Die Arbeitsverträge mit den Theatern sichern zudem Ihren Aufenthalt in Deutschland. Sie sind jedoch eigentlich Zahnarzt. Was müsste geschehen, damit Sie auch in Deutschland in diesem Beruf arbeiten können?

Ja, ich habe einen Arbeitsvertrag gebraucht, damit ich ein Visum beantragen konnte, um wieder hierher zu kommen und auch bleiben zu können. Um jedoch als Zahnarzt zu arbeiten, müssten meine Zeugnisse anerkannt werden. Und ich müsste eventuell auch noch ein bisschen weiterstudieren. Damit mir das erlaubt wird, bräuchte ich allerdings einen anderen Status und ein Bleiberecht, das ich gerade nicht habe.

Vermissen Sie Ihre Arbeit als Zahnarzt?

Ja, natürlich, ich würde gerne wieder in diesem Beruf arbeiten. Doch die Musik und das Theater machen mir auch viel Freude. Eigentlich wollte ich ja auch Musik und Kunst studieren, doch das war in Afghanistan nicht möglich ...

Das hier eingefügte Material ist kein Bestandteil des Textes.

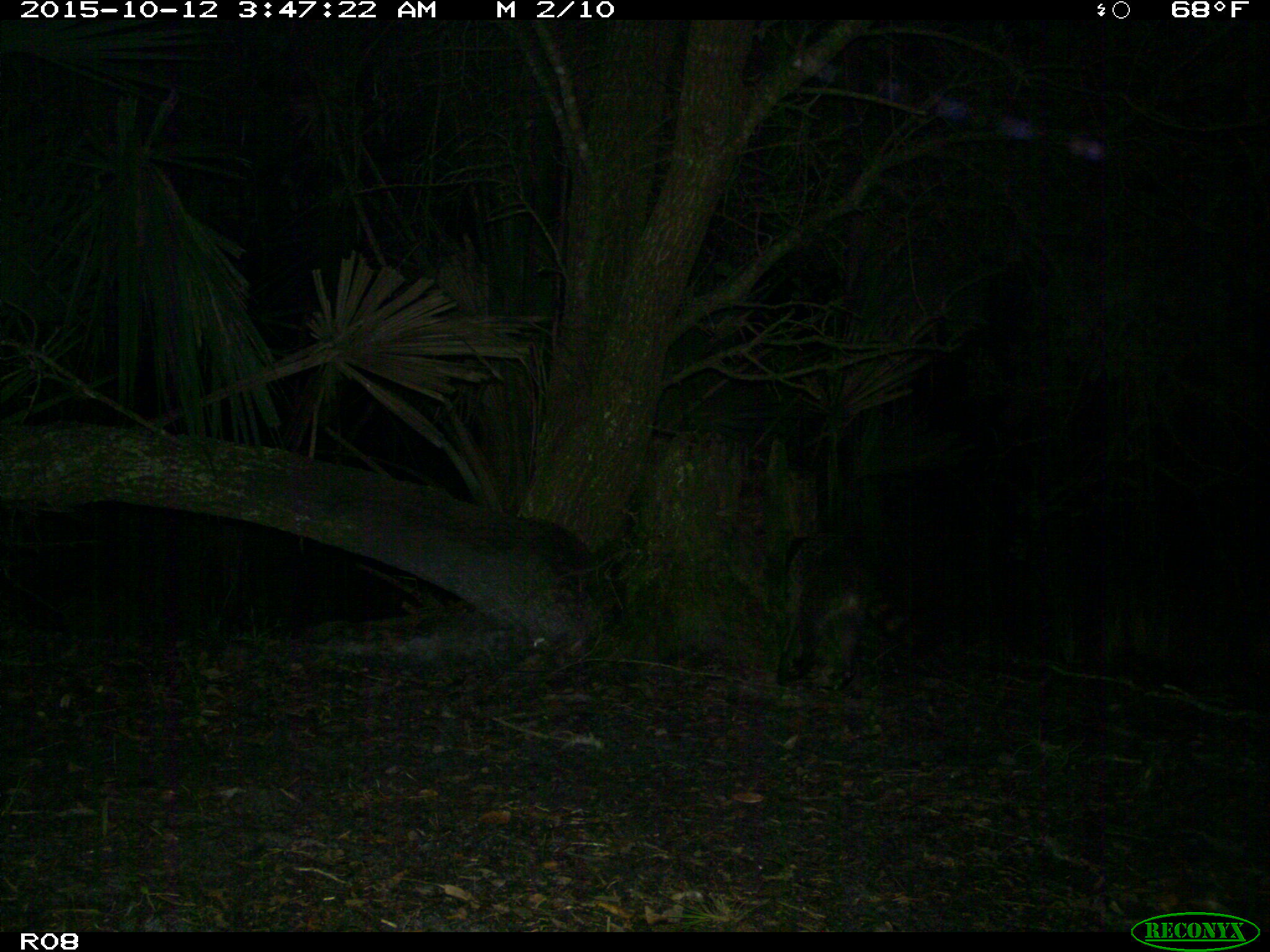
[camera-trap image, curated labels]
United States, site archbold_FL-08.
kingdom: Animalia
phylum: Chordata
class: Mammalia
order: Carnivora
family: Procyonidae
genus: Procyon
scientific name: Procyon lotor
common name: common raccoon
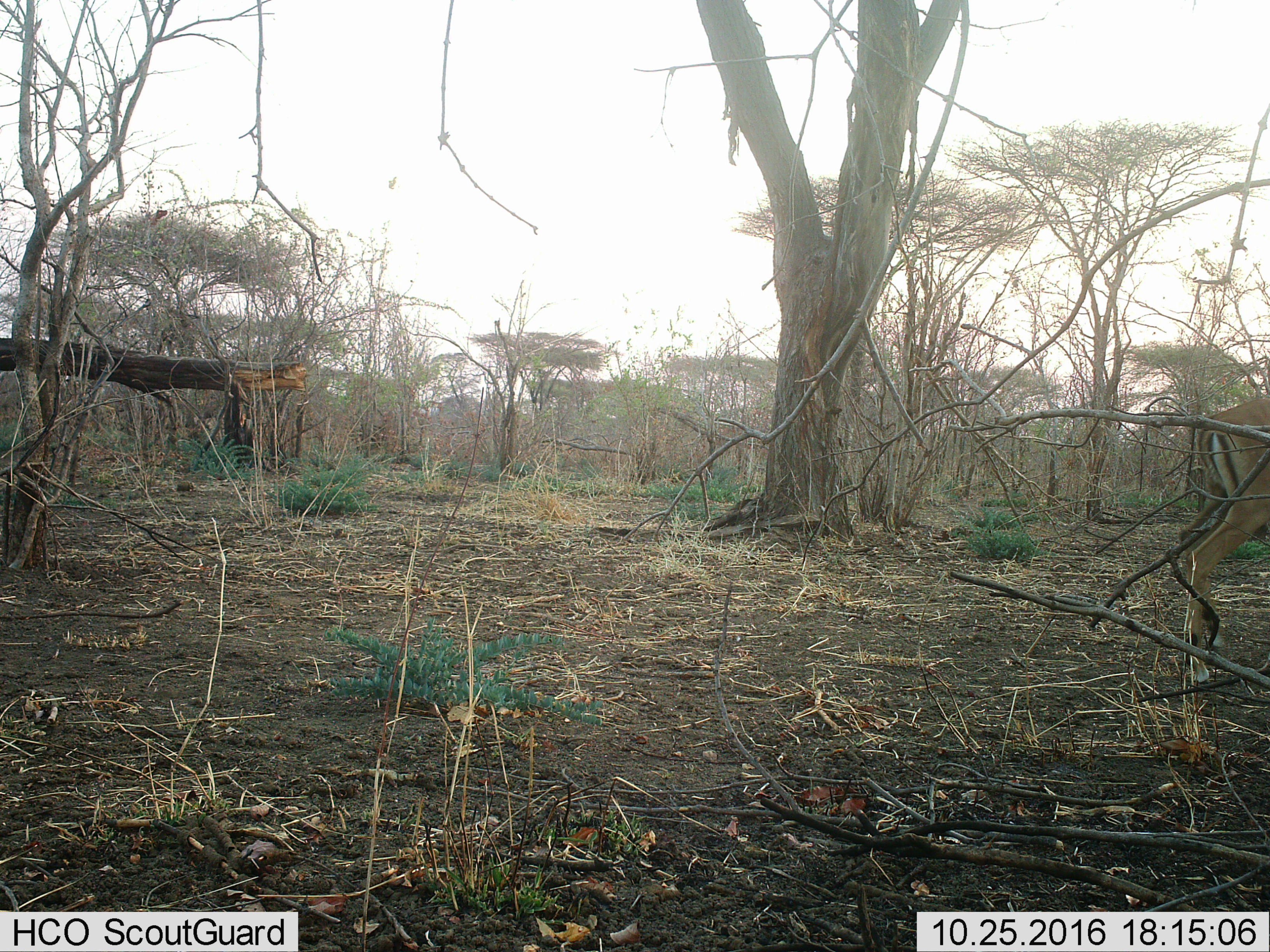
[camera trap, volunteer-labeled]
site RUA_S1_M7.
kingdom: Animalia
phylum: Chordata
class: Mammalia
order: Artiodactyla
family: Bovidae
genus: Aepyceros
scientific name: Aepyceros melampus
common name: impala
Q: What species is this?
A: Impala (Aepyceros melampus).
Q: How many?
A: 1.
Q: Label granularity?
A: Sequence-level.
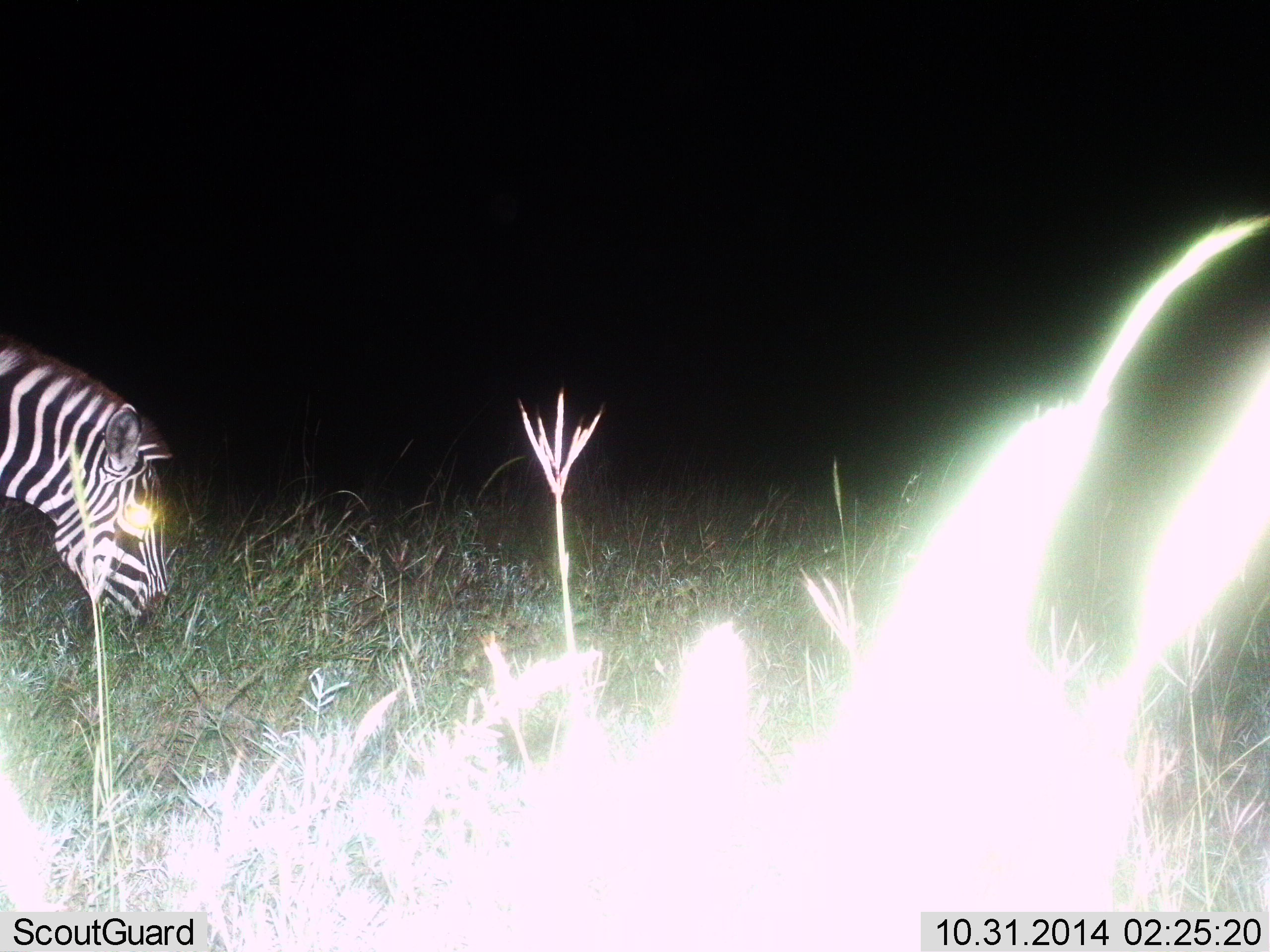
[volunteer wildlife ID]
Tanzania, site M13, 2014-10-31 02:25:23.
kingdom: Animalia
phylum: Chordata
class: Mammalia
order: Perissodactyla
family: Equidae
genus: Equus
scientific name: Equus quagga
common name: plains zebra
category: zebra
Zebra (plains zebra) (Equus quagga), count 1. Behavior (volunteer vote fractions): standing 40%, resting 0%, moving 0%, interacting 0%. Young present (vote fraction): 0%. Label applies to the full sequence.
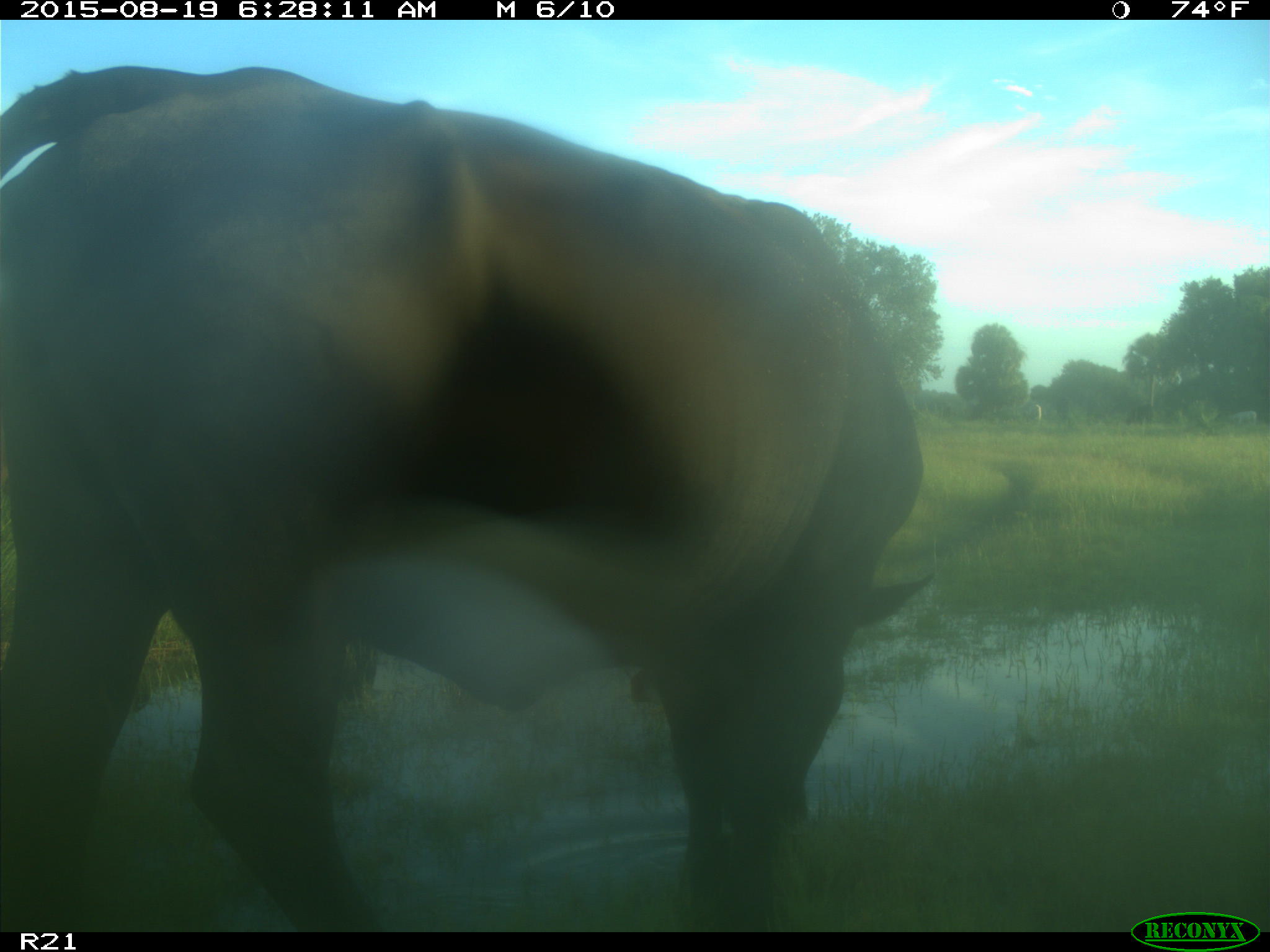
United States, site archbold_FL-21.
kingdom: Animalia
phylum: Chordata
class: Mammalia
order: Artiodactyla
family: Bovidae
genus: Bos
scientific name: Bos taurus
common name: domestic cow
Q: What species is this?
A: Bos taurus (domestic cow).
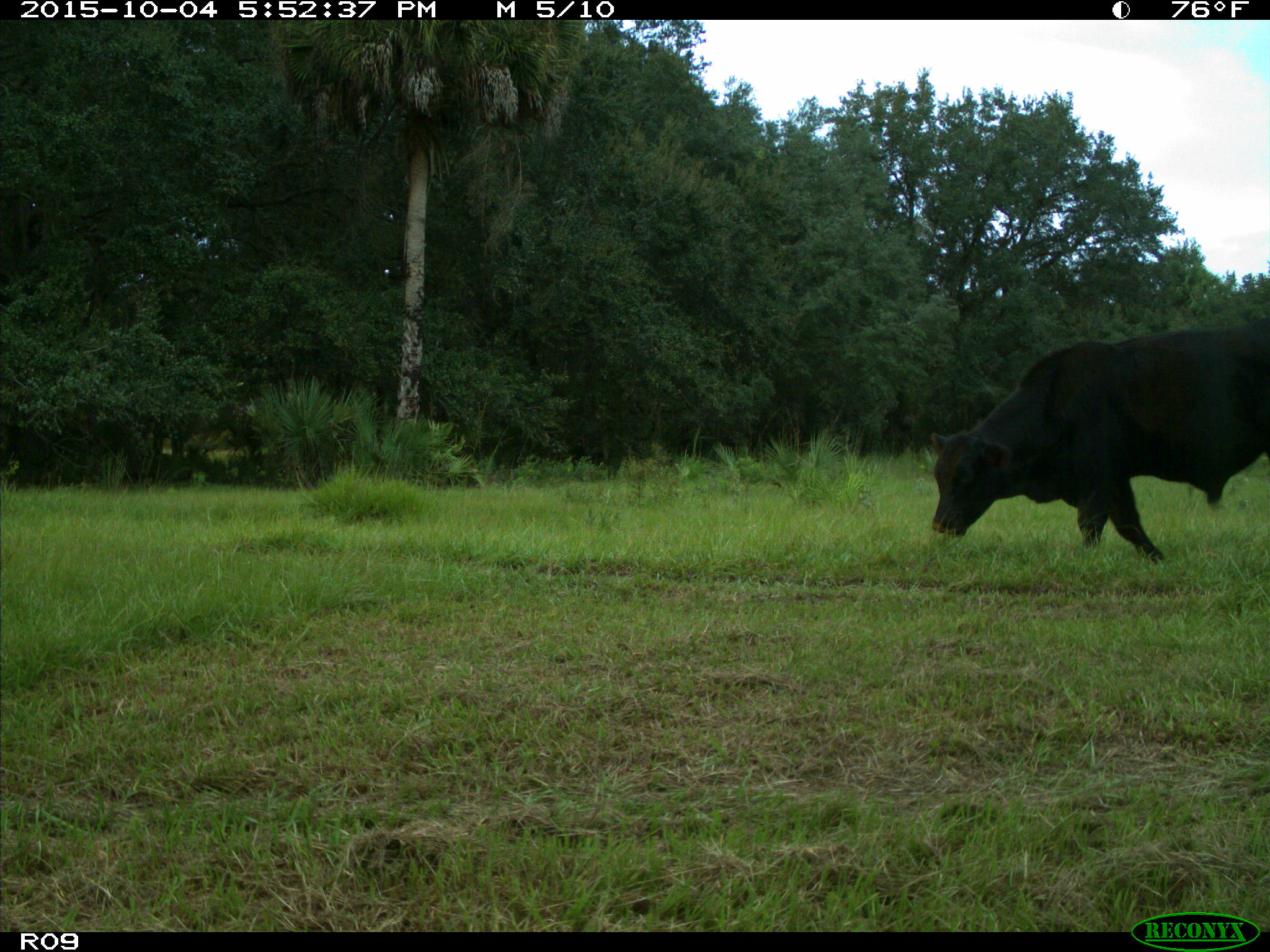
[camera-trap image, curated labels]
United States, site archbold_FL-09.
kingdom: Animalia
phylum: Chordata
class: Mammalia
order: Artiodactyla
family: Bovidae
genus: Bos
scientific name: Bos taurus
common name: domestic cow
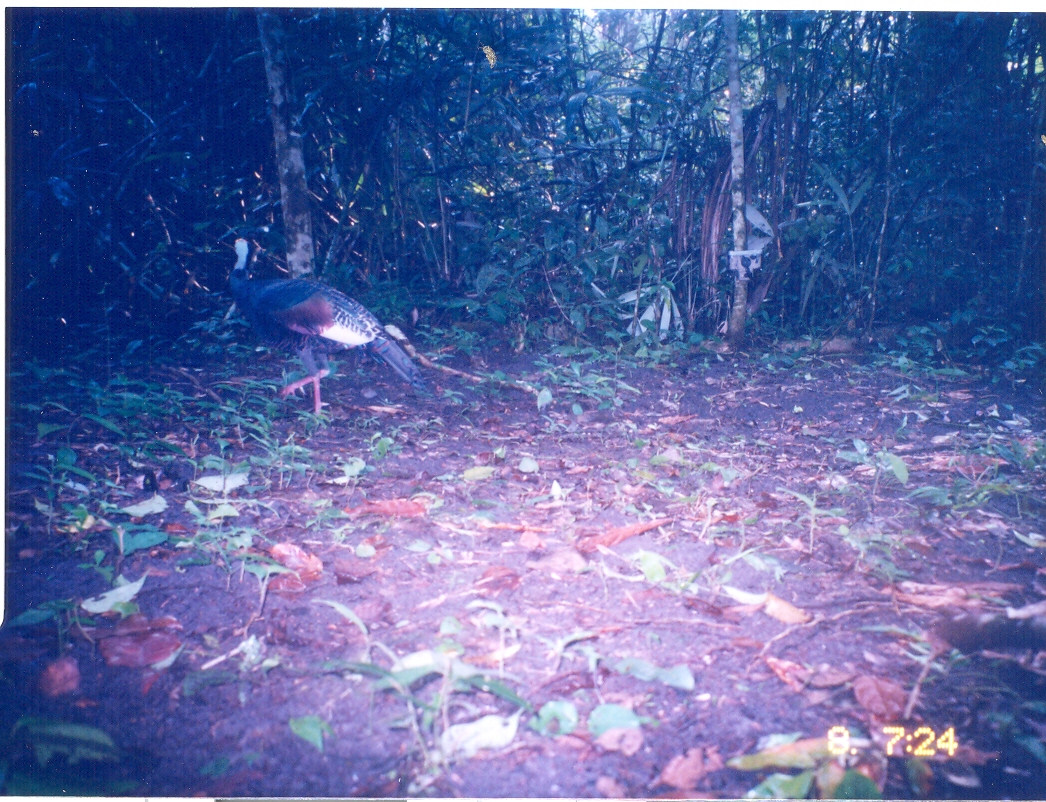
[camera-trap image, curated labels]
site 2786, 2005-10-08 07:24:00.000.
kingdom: Animalia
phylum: Chordata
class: Aves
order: Galliformes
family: Phasianidae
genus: Meleagris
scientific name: Meleagris ocellata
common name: ocellated turkey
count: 1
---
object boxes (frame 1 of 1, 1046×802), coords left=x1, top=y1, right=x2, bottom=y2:
meleagris ocellata: left=220, top=238, right=426, bottom=418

Was passiert im Oktober, wenn Ihr Vertrag mit dem Gärtnerplatztheater ausläuft?

Das ist noch nicht sicher. Jetzt sind wir ja erst am Anfang, die Zusammenarbeit mit dem Theater beginnt gerade erst. Aber ich hoffe natürlich, dass der Vertrag im Oktober verlängert wird.

Zudem arbeiten Sie auch weiterhin bei freien Theaterprojekten mit?

Ich bin bei der "Romeo und Julia"-Aufführung der Sarré-Musikakademie für Jugendliche dabei, die Aufführungen finden in der Alten Kongresshalle statt. Und auch mit dem Verein "Zuflucht Kultur", bei dessen Projekt zu Mozarts Oper "Zaide" ich mitgewirkt habe, planen wir ein weiteres Stück. Ich freue mich immer, wenn ich im künstlerischen Bereich etwas machen kann und bin sehr dankbar, dass ich hier in München von den Theatern und Intendanten so viele Chancen bekomme und dass sie mir so helfen.